Refleksi: Sebagai guru yang telah memahami filosofi pemikiran Ki Hajar Dewantara harus belajar terus menerus untuk mendapatkan nilai-nilai sebagai guru yang mandiri, kolaboratif, inovatif, berpihak pada murid dan reflektif. Nilai ini dijadikan landasan untuk peran guru menjadi pemimpin pembelajar, menggerakkan komunitas praktisi, menjadi coach bagi guru lain, mendorong kolaborasi antar guru, dan mewujudkan kepemimpinan murid.

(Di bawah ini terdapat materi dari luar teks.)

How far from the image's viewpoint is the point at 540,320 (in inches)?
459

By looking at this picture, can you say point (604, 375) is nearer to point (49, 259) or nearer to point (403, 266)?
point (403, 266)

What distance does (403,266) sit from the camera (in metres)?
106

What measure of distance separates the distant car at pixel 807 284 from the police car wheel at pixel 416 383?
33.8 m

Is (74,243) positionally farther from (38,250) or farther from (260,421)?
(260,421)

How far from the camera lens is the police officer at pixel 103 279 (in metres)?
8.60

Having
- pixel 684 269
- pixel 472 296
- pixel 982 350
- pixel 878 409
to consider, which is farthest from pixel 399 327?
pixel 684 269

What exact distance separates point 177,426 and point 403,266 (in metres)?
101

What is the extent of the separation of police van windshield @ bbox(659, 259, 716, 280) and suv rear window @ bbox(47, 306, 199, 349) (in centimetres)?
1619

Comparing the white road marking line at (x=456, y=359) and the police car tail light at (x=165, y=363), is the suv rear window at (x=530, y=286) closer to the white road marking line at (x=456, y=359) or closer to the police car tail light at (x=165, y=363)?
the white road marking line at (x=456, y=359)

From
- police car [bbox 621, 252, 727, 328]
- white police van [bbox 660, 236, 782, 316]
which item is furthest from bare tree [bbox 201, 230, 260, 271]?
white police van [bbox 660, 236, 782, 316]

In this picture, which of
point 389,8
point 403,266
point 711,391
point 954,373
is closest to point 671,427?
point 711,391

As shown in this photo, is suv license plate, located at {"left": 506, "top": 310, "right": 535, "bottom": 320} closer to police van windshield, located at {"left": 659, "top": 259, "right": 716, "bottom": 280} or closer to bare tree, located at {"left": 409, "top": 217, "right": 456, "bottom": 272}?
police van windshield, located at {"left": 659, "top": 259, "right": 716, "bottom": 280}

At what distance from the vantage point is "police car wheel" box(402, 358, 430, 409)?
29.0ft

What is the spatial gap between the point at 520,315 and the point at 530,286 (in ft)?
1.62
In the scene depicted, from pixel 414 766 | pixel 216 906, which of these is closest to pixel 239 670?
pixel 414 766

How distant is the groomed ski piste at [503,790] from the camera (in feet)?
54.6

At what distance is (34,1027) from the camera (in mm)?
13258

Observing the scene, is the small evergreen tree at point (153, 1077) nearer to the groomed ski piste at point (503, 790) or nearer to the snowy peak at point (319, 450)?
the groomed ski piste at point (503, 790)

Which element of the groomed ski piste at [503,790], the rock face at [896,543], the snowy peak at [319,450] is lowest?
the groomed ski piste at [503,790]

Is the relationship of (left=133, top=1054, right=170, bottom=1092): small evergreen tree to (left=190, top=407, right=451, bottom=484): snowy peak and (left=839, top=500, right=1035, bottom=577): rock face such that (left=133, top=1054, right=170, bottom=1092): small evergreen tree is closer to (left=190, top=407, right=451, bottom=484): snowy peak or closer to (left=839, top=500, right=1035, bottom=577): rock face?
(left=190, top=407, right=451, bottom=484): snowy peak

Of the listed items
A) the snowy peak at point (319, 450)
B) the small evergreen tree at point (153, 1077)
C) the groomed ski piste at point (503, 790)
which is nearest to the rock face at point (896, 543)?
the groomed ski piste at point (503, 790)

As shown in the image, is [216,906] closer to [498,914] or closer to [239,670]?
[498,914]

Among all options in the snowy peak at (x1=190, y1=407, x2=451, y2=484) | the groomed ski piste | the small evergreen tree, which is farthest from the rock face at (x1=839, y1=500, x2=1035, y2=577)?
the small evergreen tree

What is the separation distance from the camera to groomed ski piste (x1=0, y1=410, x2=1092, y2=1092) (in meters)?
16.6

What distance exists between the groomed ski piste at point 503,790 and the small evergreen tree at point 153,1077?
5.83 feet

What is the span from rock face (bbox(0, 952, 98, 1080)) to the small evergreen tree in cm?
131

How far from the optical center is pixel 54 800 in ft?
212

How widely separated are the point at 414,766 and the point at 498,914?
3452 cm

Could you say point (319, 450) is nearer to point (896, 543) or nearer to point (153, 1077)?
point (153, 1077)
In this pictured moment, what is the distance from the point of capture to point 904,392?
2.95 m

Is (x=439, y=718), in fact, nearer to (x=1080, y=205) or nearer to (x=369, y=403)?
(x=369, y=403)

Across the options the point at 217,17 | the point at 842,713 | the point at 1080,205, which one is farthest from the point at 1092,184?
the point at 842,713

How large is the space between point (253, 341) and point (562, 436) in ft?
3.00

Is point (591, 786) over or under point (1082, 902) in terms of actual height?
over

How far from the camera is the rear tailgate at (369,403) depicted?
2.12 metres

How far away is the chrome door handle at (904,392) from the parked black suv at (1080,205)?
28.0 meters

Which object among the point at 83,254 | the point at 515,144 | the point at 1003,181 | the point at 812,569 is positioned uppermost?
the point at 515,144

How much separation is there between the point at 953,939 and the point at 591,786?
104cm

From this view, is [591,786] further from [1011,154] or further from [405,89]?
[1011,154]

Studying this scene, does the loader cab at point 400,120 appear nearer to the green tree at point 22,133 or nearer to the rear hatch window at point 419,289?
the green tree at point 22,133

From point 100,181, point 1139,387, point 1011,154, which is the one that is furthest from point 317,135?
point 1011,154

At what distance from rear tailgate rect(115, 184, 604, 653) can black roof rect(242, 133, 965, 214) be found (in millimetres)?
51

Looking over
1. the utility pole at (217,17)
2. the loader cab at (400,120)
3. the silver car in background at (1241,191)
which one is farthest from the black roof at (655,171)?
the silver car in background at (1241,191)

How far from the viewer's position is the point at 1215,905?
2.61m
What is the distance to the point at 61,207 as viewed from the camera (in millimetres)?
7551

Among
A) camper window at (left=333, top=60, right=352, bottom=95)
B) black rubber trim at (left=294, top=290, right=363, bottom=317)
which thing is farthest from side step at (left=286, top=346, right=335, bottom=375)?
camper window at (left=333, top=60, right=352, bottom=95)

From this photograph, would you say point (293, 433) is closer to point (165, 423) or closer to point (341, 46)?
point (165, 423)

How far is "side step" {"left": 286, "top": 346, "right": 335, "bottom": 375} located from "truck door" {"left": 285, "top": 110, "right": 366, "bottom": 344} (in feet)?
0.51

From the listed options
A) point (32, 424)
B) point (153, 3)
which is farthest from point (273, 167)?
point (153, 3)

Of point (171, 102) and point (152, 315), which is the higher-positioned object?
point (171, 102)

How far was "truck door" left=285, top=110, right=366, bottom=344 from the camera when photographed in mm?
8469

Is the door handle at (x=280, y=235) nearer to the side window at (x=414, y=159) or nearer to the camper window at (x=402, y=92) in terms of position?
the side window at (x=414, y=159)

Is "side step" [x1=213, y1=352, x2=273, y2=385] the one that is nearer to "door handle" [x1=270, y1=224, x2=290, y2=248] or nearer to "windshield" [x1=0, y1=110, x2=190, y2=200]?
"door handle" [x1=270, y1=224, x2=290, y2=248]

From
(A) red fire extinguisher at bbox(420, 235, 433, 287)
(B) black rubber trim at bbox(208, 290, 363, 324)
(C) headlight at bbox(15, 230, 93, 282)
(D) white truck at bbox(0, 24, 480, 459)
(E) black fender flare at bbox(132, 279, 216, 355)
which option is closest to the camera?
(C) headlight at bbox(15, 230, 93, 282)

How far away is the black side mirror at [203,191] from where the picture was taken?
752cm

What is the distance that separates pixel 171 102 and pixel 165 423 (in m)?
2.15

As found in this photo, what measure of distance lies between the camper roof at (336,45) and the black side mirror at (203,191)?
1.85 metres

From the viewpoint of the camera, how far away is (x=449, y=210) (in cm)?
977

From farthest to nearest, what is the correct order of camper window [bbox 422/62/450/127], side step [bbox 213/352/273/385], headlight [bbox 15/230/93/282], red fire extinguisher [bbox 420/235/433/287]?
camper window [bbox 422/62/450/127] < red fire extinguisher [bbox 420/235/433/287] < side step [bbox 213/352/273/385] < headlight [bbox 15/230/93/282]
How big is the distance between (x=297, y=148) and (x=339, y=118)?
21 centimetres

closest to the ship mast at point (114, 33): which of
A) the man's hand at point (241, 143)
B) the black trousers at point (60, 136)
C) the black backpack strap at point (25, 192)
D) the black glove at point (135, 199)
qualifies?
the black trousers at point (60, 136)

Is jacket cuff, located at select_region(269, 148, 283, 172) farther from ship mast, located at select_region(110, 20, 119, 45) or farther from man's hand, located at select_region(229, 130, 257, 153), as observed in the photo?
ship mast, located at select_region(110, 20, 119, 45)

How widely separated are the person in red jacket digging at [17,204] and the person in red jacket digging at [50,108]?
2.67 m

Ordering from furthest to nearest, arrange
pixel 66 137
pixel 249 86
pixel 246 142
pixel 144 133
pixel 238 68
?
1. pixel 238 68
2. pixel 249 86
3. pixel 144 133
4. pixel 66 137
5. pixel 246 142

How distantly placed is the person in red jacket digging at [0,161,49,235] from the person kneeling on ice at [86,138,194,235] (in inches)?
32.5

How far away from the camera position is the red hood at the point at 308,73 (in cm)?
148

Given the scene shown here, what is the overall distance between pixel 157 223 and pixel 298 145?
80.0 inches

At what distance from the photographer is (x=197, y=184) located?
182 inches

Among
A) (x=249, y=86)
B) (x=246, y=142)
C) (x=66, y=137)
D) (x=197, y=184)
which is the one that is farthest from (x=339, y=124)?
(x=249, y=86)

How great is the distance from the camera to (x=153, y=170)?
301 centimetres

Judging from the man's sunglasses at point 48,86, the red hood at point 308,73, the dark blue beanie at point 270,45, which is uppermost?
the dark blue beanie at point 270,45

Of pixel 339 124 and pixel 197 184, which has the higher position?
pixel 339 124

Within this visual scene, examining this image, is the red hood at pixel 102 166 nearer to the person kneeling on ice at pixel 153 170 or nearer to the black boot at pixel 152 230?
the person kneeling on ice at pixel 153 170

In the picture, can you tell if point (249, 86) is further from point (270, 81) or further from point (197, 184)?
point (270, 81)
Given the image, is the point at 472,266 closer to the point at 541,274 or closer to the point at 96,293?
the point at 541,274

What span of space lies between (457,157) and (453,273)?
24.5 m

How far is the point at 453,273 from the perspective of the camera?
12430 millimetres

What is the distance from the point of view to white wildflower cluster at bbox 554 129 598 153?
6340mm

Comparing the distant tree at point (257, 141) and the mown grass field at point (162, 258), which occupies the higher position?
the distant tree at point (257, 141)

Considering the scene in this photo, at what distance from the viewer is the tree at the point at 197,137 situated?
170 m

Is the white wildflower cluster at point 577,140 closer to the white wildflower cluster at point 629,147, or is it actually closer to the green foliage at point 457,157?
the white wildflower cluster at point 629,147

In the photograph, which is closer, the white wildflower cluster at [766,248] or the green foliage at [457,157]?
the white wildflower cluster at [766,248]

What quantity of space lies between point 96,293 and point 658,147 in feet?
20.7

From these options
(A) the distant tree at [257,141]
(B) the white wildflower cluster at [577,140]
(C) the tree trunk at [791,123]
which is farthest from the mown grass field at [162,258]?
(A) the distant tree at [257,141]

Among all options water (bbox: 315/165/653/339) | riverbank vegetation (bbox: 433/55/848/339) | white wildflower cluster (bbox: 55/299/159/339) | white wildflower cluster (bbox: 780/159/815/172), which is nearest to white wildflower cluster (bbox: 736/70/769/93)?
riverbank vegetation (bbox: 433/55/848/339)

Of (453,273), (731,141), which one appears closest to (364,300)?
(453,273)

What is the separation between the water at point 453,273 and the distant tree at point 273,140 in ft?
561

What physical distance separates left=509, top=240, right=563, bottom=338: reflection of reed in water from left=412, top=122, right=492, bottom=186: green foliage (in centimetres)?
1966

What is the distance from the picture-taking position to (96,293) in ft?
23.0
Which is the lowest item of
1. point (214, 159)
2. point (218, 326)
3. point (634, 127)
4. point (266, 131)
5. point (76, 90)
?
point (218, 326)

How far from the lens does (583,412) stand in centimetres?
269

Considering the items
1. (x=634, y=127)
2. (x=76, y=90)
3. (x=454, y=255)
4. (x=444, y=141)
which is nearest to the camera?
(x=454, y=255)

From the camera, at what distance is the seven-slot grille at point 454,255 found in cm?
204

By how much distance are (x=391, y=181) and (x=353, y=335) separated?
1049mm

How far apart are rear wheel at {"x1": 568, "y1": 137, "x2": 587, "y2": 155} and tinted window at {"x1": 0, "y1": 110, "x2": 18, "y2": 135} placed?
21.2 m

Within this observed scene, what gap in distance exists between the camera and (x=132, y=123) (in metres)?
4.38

Nilai dan peran tersebut sebagai modal besar guru dalam mewujudkan budaya positf di lingkungan sekolah sehingga tercipta suasana merdeka belajar bagi murid yang pada akhirnya visi sekolah dan visi impian murid tercapai. Mewujudkan budaya positif dalam rangka mencapai visi memang perlu perjuangan, semangat, dan konsisten serta perlu merubah paradigma. Penting kiranya dimulai dengan langkah aksi nyata perubahan walau sekecil apapun.